Many of my friends know how much I love Lladro’s high porcelain figurines. Their porcelain is famous world-wide for being one of the best there is. One day, I hope to follow their footprints onto the same artistic path. So where has my journey taken me now? I’ve come across one certain city: Jingdezheng. It is the undisputed porcelain capital of Asia, housing hundreds of independent craftsmen, moldmakers and glaze artists. The natural surroundings themselves, add to the tranquil inspiration for many local and international ceramic artists who take up monthly residencies there at the many workshops.

I'm currently admiring all the works and research that the residency does there. China, of course is the pioneer when it comes to porcelain, even in historical timelines. I'm pondering on a possible trip in the near future so that I can learn from some of the world's best in the field and apply my own abstract style to this wonderful medium.

This city’s porcelain has been famously described to be as thin as paper, as white as jade, as bright as a mirror, and as resounding as a bell. Producing both hard and soft-paste porcelain, the famous Chinese
heritage is known for its many significant achievements in the
manufactury of luxury and everyday items alike. A blue and white
porcelain jar from Jingdezhen (made during the Yuan Dynasty) was
auctioned off for the equivalent of 230,000,000 ( RMB) yuan in London,
UK in July 12, 2005. A little piece of trivia: this deal was the
highest price achieved by one piece of porcelain in the history of all
porcelain auctions of the world.

Another majestic place I was able to stumble upon in my research, was the European city of Herend. Located near the city of Veszprém in Hungary, Herend holds an esteemed reputation in the manufactury of fine, hand-painted porcelain.

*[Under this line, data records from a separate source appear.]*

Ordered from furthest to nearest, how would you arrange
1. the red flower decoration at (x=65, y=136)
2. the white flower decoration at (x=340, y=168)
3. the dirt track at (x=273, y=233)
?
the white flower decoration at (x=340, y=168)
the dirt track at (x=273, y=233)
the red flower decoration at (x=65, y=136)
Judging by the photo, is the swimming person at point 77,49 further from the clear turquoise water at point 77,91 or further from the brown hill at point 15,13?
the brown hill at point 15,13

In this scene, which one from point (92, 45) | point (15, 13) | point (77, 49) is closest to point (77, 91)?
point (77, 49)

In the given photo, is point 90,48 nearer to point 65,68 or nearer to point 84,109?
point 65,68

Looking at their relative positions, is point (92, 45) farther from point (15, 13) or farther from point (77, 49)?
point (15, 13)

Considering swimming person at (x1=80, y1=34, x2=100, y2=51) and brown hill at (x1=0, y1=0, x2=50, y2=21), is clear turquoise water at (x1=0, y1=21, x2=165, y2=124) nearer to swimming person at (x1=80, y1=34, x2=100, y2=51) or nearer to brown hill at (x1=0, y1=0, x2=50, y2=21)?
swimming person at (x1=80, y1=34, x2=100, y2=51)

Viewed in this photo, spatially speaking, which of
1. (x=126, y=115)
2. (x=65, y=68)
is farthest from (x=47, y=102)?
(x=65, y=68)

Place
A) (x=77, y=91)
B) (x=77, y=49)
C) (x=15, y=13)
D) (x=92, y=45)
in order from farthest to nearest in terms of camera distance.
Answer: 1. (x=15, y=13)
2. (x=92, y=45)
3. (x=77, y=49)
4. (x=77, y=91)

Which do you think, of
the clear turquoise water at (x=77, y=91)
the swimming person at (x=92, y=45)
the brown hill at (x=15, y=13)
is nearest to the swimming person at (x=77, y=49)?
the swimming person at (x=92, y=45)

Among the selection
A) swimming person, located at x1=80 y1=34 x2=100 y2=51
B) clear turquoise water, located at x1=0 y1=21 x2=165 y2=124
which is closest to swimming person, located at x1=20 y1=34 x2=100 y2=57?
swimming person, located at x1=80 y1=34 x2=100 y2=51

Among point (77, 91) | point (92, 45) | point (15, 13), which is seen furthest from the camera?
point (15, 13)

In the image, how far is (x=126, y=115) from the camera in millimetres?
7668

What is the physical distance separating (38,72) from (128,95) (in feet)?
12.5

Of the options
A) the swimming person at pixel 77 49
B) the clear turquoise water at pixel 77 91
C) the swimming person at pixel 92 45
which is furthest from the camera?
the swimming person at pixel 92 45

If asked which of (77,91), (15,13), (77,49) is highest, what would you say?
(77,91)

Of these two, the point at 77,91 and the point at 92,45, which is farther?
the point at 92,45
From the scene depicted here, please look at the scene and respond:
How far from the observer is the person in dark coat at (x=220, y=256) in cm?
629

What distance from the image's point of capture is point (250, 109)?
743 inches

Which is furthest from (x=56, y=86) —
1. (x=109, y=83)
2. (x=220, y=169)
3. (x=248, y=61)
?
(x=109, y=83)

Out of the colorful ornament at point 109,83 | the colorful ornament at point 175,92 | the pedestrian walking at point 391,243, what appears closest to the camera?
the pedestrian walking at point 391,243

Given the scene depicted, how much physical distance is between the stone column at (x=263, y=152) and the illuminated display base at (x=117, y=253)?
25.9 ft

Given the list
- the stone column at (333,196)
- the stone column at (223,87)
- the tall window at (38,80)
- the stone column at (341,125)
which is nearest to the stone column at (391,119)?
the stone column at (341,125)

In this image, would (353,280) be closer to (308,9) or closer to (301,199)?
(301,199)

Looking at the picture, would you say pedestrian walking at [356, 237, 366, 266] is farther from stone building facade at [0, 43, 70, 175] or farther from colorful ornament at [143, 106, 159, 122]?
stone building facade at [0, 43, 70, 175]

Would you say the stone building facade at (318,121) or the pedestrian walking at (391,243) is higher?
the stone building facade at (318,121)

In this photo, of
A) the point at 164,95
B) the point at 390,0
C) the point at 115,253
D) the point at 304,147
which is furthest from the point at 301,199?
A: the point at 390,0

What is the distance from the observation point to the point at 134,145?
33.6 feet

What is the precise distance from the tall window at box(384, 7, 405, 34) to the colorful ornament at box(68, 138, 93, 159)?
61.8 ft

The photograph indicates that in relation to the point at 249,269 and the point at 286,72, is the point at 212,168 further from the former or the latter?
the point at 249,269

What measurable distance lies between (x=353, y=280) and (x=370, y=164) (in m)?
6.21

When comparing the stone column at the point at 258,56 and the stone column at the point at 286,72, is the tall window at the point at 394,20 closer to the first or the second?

Being the counterpart of Jingdezhen in the West, Herend’s famous porcelain has spread the world over with its lustrous beauty and development, all crafted and retouched by the artisans who call the city home. This destination is a bit farther than the Asian porcelain city, however the curiosity of a visit struck me pretty close. I bet it would be a great place to travel for collectors and artists alike, being that the output of art in their area manifests in a great quality like no other. Hard-paste porcelain is used to commit to historically acclaimed patterns named after some of Herend’s very first elite patrons; Viktória, Esterházy, and Batthyány. Many of their bisque pieces are unique to the luxury of aristocracy and nobility, being painted and trimmed with gold in elegant design stencils. In 1964, Herend opened its own Porcelain Museum, which represents the city’s history in the manufacturing and decoration of the medium. It won the award for Hungary’s museum of the year in 2002. Design artists, wheel potters, painters and mold-makers alike find this place to be a lasting and long term place to develop their craft.